À la limite des éléments progressistes de la mystique
apparaît le cas radical du mystique qui n’altère pas seulement l’autorité
religieuse en la réinterprétant, mais qui prétend aussi en fonder une nouvelle,
qui repose sur sa propre expérience. Et, dans le cas extrême, il aura même la
prétention d’être au-dessus de toute autorité, d’être sa propre loi. Le
caractère amorphe, sans forme, de l’expérience fondamentale peut mener à la
dissolution de toute forme d’interprétation même. C’est cette perspective
d’anéantissement, mais apparentée à l’impulsion fondamentale du mystique, qui
nous rend compréhensible le cas limite du mystique nihiliste, comme héritier du
choc numineux, parfaitement légitime quand bien même il serait désapprouvé avec
horreur par chacun.

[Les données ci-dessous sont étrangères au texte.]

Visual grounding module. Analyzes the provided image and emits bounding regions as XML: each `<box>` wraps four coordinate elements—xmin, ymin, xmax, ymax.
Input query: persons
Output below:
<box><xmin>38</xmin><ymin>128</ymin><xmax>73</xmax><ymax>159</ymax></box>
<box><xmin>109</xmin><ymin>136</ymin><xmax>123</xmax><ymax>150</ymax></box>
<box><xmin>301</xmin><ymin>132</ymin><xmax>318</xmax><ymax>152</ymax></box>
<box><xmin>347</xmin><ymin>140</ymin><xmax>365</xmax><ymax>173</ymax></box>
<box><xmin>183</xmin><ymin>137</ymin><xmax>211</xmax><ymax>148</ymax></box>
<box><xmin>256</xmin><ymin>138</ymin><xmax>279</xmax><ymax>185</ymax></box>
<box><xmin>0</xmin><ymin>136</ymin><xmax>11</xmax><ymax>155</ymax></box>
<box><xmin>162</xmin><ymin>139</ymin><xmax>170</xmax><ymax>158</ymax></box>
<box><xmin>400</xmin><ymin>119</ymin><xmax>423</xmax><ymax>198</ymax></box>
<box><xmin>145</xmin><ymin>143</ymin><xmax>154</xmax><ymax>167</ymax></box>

Tous les autres mystiques recherchent à nouveau leur chemin
de retour vers la forme, un chemin qui reconduit à la communauté. Alors que
celui-là, qui fait l’expérience de la diminution de toute valeur suprême,
essaie de la conserver, mais dans un esprit non dialectique, au lieu de
prendre, comme les autres mystiques, une impulsion pour l’élévation d’une
nouvelle forme. C’est ici qu’apparaît la destruction de toute autorité
religieuse au nom de l’autorité même, comme la représentation la plus parfaite
de l’aspect révolutionnaire de la mystique.